To view this case mod, go here.



 

 

 

 

 

 

 

 

 

 

 

 

 

 

 

 

 

 

 

 

 

 

 

 

 

 

 

 

*Specs:*
case: Xigmatek Elysium 
Motherboard: asus sabertooth Z77
Cpu: Intel I7 3770K
ram: 16GO PC3-14900 Kingston HyperX
SSD: 2 Kingston HyperX 3K 120 go en RAID0
Grafics card: SLI Asus GTX670 DCUII watercollé
Power supply: seasonic X-1050w 
Fans: 100% Noctua NF-F12 PWM
Waterblock CPU: EK LTX supremacy acetal/nikel
Waterblock VGA: X2 EK-FC670 GTX DCII
Radiateurs: 1 EK XT coolstream 240 + 1 XSPC 360 in Pull/Push

*Mods:*
Complete the airbrush paint, external modification PVC laser cutting, new SSD PVC backing

My Shielding War mod: http://www.techpowerup.com/gallery/3725.html


----------



## stazorm (Mar 24, 2014)

good job!


----------



## tristyler (Mar 24, 2014)

Awesome job, but that black psu and front + top fan grils spoils all (imo).


----------



## Jetster (Mar 24, 2014)

Good job with the photo's also. So many modds get marked down just because of the bad pictures


----------



## bleach4 (Mar 26, 2014)

I voted 5/10 because:

good case! Like the soldier style.


----------



## Mathmodding (Mar 26, 2014)

bleach4 said:


> I voted 5/10 because:
> 
> good case! Like the soldier style.


How can you notice 5! just destroy my notes voluntarily
I would like to know how you noticed your pc here? 0.5? http://www.techpowerup.com/gallery/3832.html
thank you very much for your vote false


----------



## bleach4 (Mar 26, 2014)

and YOU destroyed my notes ...i give you a 5 and you a bad 2 WTF fella :$ ... pump off!!!


----------



## Mathmodding (Mar 26, 2014)

bleach4 said:


> and YOU destroyed my notes ...i give you a 5 and you a bad 2 WTF fella :$ ... pump off!!!

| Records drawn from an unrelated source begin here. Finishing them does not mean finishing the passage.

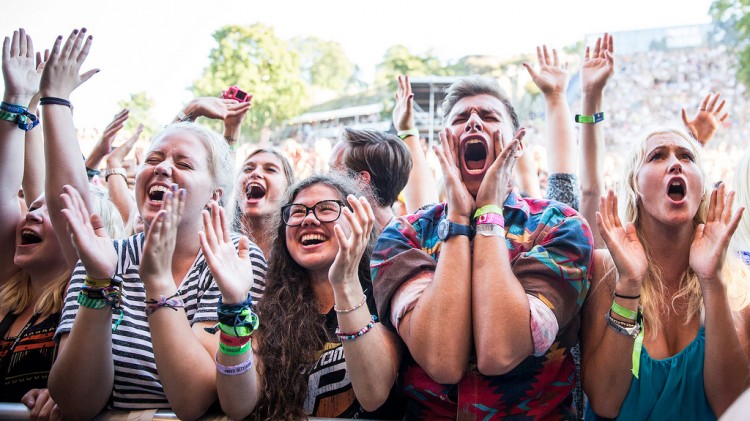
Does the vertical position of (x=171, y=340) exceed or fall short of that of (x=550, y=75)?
it falls short

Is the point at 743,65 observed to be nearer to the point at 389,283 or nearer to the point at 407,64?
the point at 407,64

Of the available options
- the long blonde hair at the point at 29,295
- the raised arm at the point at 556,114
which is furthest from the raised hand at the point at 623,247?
the long blonde hair at the point at 29,295

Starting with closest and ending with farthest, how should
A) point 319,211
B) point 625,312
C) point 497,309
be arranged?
point 497,309, point 625,312, point 319,211

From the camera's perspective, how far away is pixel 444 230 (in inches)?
65.2

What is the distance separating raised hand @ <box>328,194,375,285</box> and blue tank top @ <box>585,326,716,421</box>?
33.8 inches

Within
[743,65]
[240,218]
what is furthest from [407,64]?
[240,218]

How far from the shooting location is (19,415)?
177cm

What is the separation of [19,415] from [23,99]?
121 centimetres

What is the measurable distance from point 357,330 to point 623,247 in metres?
0.80

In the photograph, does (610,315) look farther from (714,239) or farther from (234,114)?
(234,114)

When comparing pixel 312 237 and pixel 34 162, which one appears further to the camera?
pixel 34 162

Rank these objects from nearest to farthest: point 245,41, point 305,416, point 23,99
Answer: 1. point 305,416
2. point 23,99
3. point 245,41

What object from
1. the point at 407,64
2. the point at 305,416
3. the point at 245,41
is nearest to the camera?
the point at 305,416

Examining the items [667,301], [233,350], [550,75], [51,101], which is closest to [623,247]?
[667,301]
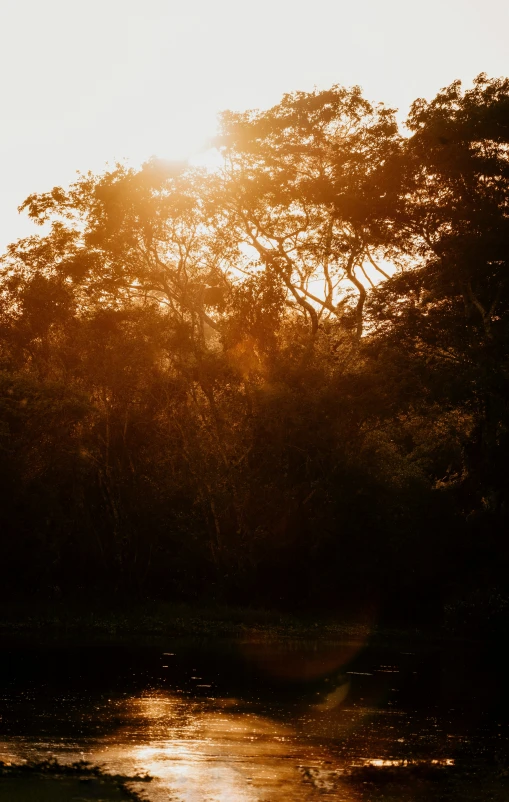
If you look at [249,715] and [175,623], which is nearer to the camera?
[249,715]

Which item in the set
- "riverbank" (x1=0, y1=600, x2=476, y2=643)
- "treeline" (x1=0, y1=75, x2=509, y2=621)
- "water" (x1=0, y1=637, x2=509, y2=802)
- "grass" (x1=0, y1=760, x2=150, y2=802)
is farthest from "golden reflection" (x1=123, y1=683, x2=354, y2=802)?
"treeline" (x1=0, y1=75, x2=509, y2=621)

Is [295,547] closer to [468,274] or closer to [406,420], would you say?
[406,420]

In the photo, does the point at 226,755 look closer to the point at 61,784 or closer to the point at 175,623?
the point at 61,784

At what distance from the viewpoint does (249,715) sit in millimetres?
21766

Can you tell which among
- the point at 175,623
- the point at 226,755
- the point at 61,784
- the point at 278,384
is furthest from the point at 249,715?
the point at 278,384

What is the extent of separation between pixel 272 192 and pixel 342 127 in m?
4.84

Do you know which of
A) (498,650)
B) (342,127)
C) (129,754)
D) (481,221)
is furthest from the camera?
(342,127)

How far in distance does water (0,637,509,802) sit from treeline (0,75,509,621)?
1301cm

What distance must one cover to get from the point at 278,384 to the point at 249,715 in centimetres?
2874


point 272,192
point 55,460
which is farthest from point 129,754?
point 272,192

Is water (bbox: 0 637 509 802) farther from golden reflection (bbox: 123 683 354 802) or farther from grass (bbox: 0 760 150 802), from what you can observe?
grass (bbox: 0 760 150 802)

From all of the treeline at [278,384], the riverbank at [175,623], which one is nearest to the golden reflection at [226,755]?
the riverbank at [175,623]

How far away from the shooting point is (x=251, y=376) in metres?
51.1

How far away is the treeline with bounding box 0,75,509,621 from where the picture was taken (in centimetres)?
4728
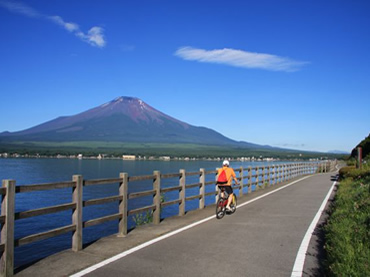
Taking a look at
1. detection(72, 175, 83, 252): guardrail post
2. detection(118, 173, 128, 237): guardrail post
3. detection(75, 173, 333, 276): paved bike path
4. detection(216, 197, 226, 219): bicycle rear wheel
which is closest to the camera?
detection(75, 173, 333, 276): paved bike path

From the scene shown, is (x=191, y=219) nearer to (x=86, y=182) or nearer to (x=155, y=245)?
(x=155, y=245)

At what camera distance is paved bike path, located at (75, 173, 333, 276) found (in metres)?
6.66

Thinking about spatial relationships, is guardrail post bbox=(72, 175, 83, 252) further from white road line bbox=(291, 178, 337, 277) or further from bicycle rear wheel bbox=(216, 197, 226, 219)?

this is just for your installation! not a mod ;-)


----------



## bleach4 (Mar 26, 2014)

ccc what a hater


----------



## Mathmodding (Mar 26, 2014)

bleach4 said:


> ccc what a hater


5 for my mod and completely unfair and you know it


----------



## Devon68 (May 1, 2014)

The only thing I would have changed is extend the PSU cover over the PSU so it doesn't stick out that much.. I will give you 9/10.


----------